━━━━━ DATA FOR THIS EXERCISE
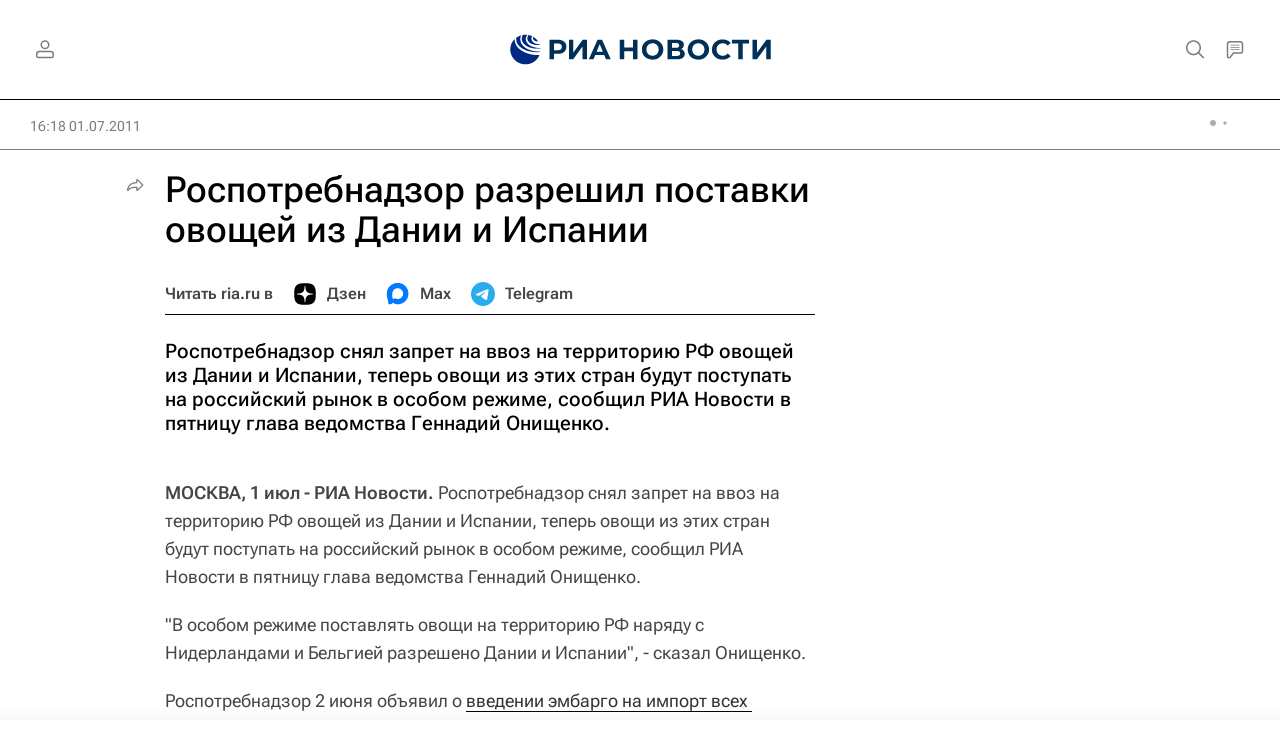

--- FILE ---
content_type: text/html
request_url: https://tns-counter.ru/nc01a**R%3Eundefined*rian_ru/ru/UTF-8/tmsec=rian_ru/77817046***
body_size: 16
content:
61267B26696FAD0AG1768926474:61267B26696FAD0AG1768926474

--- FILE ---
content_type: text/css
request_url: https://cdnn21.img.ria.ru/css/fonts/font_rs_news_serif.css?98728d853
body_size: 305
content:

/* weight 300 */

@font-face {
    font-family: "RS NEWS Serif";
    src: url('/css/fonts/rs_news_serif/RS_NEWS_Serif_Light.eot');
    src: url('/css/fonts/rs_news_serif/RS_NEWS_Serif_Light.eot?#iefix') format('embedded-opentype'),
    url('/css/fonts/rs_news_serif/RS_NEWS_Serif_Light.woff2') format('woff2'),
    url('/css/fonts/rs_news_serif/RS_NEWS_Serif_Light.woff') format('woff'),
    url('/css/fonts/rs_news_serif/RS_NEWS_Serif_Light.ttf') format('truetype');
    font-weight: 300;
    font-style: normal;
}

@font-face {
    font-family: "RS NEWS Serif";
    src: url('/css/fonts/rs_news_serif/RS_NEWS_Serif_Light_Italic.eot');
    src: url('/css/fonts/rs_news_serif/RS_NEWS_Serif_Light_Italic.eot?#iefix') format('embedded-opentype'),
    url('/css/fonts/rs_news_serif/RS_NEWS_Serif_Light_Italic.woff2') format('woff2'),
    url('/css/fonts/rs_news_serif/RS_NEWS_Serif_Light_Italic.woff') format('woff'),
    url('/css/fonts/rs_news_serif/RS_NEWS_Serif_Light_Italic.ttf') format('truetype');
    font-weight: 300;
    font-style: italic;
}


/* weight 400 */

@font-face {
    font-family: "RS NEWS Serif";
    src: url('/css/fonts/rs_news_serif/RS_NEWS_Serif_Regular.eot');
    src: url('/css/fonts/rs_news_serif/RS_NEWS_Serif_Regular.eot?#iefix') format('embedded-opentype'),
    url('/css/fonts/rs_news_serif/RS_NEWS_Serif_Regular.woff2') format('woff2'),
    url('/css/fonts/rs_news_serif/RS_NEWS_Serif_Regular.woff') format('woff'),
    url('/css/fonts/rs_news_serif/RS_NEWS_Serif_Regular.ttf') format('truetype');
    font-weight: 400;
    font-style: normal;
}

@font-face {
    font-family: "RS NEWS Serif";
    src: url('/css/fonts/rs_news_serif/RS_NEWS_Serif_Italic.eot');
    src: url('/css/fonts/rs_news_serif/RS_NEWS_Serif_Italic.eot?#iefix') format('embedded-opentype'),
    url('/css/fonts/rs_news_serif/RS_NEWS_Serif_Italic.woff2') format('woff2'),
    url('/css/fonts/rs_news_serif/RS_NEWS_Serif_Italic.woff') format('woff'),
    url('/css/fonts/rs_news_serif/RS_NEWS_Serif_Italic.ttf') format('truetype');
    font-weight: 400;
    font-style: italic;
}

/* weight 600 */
━━━━━━━━━━
*INSTRUCTIONS TO FOLLOW:*
Reproduce each line of the material in which the string "opentype" occurs.

*YOUR RESPONSE:*
    src: url('/css/fonts/rs_news_serif/RS_NEWS_Serif_Light.eot?#iefix') format('embedded-opentype'),
    src: url('/css/fonts/rs_news_serif/RS_NEWS_Serif_Light_Italic.eot?#iefix') format('embedded-opentype'),
    src: url('/css/fonts/rs_news_serif/RS_NEWS_Serif_Regular.eot?#iefix') format('embedded-opentype'),
    src: url('/css/fonts/rs_news_serif/RS_NEWS_Serif_Italic.eot?#iefix') format('embedded-opentype'),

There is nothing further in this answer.